■ **Dataset entries**

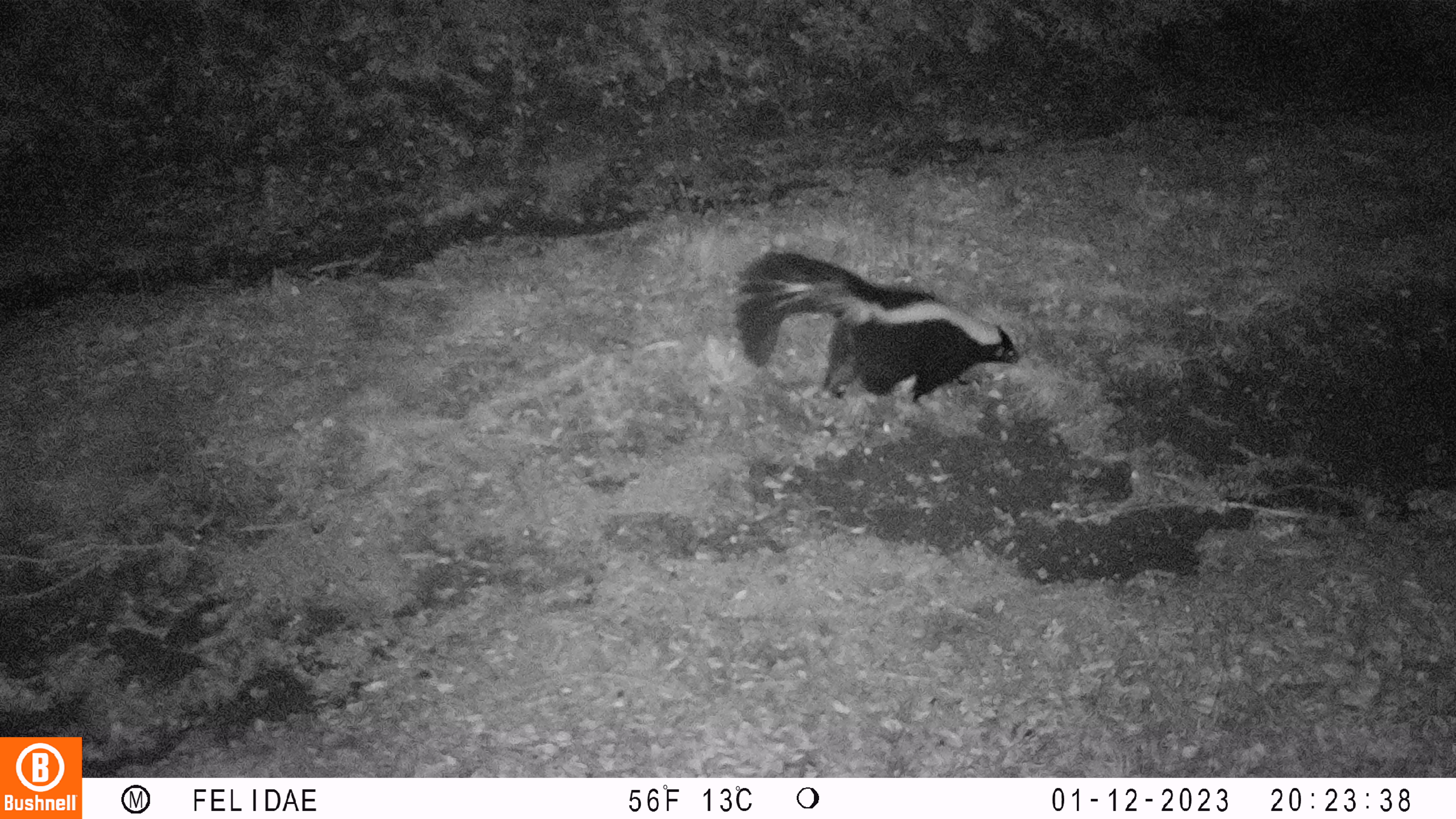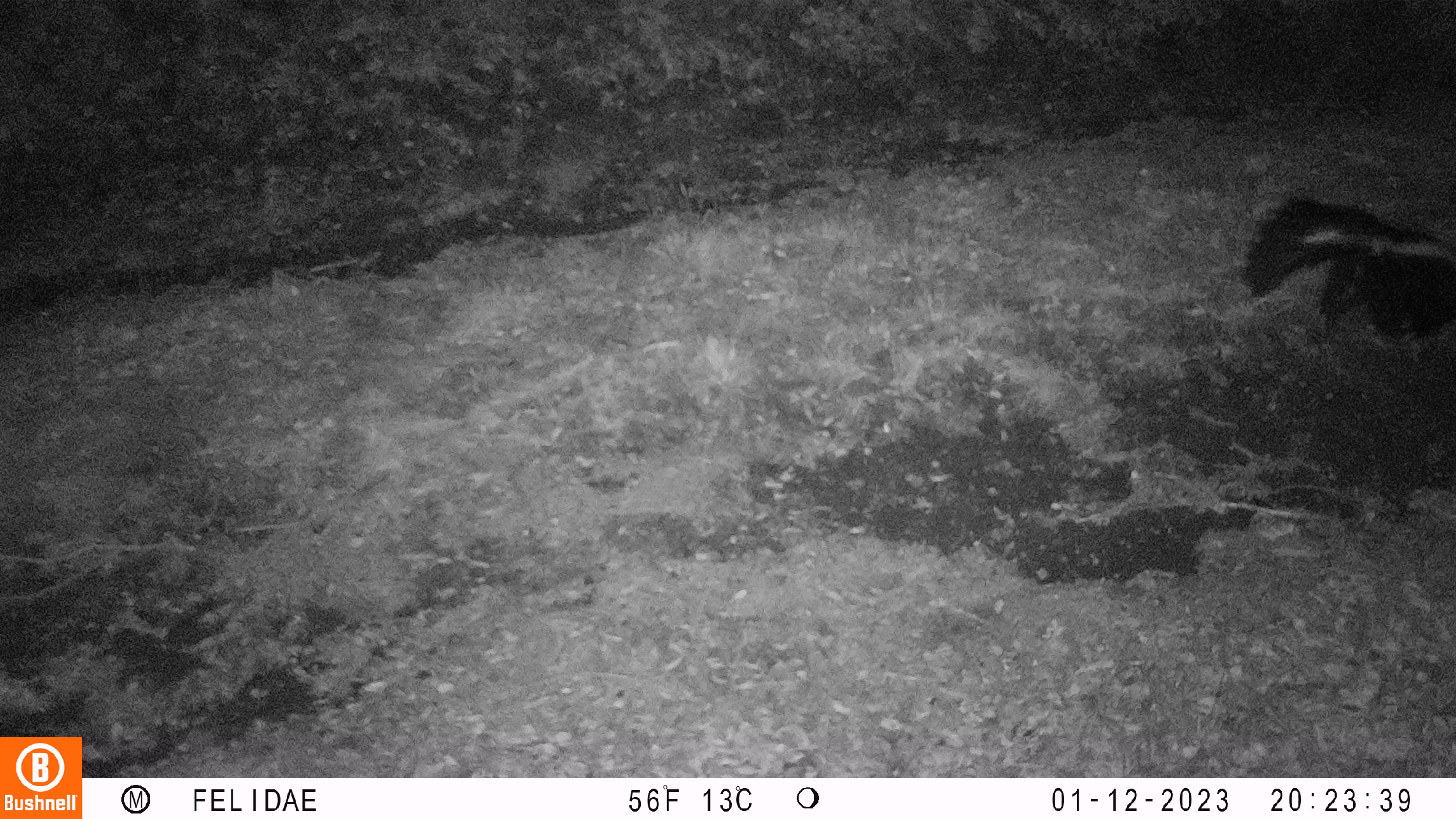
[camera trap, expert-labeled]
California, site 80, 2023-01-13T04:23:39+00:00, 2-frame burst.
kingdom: Animalia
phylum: Chordata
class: Mammalia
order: Carnivora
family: Mephitidae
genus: Mephitis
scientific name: Mephitis mephitis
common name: striped skunk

■ **Exercise brief**
All the records above need to be given again word for word. Skip the pictures.

■ **Task output**
[camera trap, expert-labeled]
California, site 80, 2023-01-13T04:23:39+00:00, 2-frame burst.
kingdom: Animalia
phylum: Chordata
class: Mammalia
order: Carnivora
family: Mephitidae
genus: Mephitis
scientific name: Mephitis mephitis
common name: striped skunk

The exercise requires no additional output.